Input data Block Start

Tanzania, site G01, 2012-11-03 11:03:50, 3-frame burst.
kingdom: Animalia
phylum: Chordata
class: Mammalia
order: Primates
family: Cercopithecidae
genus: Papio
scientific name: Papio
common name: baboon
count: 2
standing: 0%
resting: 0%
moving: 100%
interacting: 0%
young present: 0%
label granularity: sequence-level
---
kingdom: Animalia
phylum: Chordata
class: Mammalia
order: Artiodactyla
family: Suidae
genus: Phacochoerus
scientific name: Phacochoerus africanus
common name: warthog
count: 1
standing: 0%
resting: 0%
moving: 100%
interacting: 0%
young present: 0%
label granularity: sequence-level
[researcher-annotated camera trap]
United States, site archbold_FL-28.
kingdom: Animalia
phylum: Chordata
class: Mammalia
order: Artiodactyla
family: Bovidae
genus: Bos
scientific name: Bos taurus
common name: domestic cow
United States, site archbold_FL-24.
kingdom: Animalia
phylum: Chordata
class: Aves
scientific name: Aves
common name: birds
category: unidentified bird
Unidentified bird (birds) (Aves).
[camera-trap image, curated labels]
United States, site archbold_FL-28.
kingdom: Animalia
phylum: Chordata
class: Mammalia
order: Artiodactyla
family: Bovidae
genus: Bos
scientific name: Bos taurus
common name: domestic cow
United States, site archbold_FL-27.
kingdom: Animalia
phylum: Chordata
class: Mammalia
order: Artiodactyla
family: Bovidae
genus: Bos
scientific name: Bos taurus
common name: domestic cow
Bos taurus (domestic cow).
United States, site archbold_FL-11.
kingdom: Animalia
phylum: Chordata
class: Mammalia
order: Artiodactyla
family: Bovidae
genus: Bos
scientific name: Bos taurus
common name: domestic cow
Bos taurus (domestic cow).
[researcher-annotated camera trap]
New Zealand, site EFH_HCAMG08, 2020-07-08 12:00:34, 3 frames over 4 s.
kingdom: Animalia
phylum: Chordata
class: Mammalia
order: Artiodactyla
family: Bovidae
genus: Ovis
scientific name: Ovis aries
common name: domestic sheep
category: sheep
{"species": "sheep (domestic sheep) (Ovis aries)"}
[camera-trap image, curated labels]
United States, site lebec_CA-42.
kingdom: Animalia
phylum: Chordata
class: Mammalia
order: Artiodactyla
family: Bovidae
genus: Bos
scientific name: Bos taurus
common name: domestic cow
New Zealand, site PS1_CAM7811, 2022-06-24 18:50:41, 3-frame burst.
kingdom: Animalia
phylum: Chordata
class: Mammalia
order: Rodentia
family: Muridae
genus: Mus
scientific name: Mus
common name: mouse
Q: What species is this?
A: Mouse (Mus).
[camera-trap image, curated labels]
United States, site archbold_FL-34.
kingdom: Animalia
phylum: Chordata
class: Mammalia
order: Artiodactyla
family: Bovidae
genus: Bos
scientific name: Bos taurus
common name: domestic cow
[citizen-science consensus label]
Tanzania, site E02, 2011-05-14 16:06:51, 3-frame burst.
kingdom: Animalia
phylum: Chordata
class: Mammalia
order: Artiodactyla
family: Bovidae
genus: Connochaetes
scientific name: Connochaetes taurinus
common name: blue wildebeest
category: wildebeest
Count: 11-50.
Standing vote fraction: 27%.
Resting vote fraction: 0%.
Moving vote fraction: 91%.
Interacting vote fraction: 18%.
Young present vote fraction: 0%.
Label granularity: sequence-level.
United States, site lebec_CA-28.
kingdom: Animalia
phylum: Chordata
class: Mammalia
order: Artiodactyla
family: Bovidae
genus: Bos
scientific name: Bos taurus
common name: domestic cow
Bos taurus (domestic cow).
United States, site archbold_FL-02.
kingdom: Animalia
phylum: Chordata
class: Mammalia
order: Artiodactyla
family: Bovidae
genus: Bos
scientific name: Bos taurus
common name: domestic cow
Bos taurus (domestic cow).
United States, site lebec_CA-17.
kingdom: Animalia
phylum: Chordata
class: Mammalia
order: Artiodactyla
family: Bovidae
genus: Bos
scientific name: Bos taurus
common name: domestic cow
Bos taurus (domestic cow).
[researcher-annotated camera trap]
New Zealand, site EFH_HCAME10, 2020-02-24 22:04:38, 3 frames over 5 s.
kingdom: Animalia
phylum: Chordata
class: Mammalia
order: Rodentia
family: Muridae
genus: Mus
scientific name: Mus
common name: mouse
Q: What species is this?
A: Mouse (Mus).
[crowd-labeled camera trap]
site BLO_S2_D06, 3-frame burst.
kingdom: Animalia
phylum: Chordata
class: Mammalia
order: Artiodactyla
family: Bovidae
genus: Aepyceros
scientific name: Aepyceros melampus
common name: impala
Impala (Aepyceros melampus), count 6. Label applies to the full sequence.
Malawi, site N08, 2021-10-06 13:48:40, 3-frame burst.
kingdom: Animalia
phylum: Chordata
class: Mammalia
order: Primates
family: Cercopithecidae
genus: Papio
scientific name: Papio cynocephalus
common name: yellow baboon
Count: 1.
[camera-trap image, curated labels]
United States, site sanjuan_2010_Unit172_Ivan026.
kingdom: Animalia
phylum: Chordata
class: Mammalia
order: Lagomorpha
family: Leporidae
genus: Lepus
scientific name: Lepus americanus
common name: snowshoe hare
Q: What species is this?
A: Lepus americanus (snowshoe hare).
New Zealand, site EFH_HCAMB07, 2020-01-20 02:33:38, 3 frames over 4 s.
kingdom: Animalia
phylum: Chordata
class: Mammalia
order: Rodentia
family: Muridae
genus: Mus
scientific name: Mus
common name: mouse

Input data Block End

### Work instructions
How many of the lines above hold the word "Zealand"? State that number and nothing else.

### Task solution
4